Turkey's Gul urges Sudan leader to end suffering
ISTANBUL, Turkey (AP) — Turkey's president urged Sudanese leader Omar al-Bashir during talks Tuesday to act responsibly and to end the suffering in the devasted Darfur region.
Prosecutors at the International Criminal Court accuse al-Bashir of genocide by unleashing militias on ethnic African groups in Darfur that rebelled against his government. Some 300,000 people have been killed and more than 2.5 million displaced since 2003.
"Human suffering agitates all, no matter which religion, ethnicity or language those who suffer belong to," Turkish President Abdullah Gul told al-Bashir during their closed-door meeting, the state-run news Anatolia news agency reported.

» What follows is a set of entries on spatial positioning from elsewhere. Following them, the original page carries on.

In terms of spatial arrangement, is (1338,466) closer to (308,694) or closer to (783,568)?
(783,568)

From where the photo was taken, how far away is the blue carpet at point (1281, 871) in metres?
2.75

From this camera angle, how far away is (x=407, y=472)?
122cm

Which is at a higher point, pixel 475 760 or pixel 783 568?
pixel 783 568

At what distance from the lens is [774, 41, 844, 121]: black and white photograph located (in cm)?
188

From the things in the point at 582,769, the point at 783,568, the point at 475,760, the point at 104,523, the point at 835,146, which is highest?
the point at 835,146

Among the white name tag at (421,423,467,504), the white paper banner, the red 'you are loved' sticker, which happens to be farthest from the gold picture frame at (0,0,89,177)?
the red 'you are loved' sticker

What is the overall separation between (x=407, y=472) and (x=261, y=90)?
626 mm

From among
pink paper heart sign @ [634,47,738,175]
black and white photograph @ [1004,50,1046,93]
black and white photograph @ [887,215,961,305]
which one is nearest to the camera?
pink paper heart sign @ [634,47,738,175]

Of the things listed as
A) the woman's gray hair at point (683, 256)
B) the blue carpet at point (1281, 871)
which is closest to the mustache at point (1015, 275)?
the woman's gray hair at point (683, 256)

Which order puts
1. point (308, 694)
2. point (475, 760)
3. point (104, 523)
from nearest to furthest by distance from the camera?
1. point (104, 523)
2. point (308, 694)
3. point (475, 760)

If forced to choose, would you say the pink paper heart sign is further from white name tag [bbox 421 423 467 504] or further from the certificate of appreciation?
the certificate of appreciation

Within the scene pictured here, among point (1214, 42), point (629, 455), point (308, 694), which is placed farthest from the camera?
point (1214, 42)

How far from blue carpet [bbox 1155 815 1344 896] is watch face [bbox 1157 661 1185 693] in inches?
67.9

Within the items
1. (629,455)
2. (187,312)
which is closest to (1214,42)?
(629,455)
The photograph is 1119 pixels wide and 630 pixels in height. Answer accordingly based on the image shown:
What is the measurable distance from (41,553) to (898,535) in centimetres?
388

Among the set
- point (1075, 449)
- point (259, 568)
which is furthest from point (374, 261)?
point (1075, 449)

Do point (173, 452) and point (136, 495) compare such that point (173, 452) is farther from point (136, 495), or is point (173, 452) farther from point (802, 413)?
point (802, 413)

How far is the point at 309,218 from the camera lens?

"Everyone needs to do their part to alleviate this pain," Gul said.
A Turkish official who was at the talks confirmed the report, adding that al-Bashir accused foreign parties of interference in Darfur, without elaborating. The official spoke on condition of anonymity because he was not authorized to speak to the media.
Al-Bashir is in Turkey for a summit of African leaders, his first trip abroad since the International Criminal Court indicted him in July on charges of genocide, war crimes and crimes against humanity.
The Sudanese leader has said Khartoum does not recognize the court in The Hague, Netherlands, and will never cooperate with it.
Neither Sudan nor Turkey signed the treaty that founded the court, meaning Turkish authorities are unlikely to arrest al-Bashir even if the court's international prosecutor is able to issue a warrant.
A panel of judges was reviewing evidence submitted by the prosecutor for a warrant.
However, Turkey — which aspires to join the European Union — is under pressure to take a critical stance on Sudan.
New York-based Human Rights Watch called on Turkey to express to the Sudanese delegation that it supports the court's move.
Al-Bashir's regime is accused of directing the janjaweed militia campaign against black African groups that say the government discriminates against ethnic Africans. The janjaweed militias also are blamed for extreme violence against civilians.
Al-Bashir was among heads of state attending the Turkey-Africa Cooperation Summit, aimed at expanding Turkey's diplomatic and trade ties with the African continent. Zimbabwean President Robert Mugabe was not expected to attend.
Turkey's Foreign Minister Ali Babacan on Monday asked his African counterparts to support Ankara's candidacy for a temporary seat on the U.N. Security Council.
"We assure you that we will do our best to be the voice of Africa, along with African nations on the Security Council," he said.
Turkey also is trying to finalize its membership process in the African Development Bank Group, which will help Turkish companies bid for development projects in Africa. The trade volume between Turkey and African was around US$13 billion (euro8.8 billion) last year, and the sides are hoping to triple that amount by the end of 2010.
The summit started Monday with talks among high-level officials from around 50 countries. Al-Bashir and other heads of state held meetings Tuesday. It is al-Bashir's second visit to Turkey this year.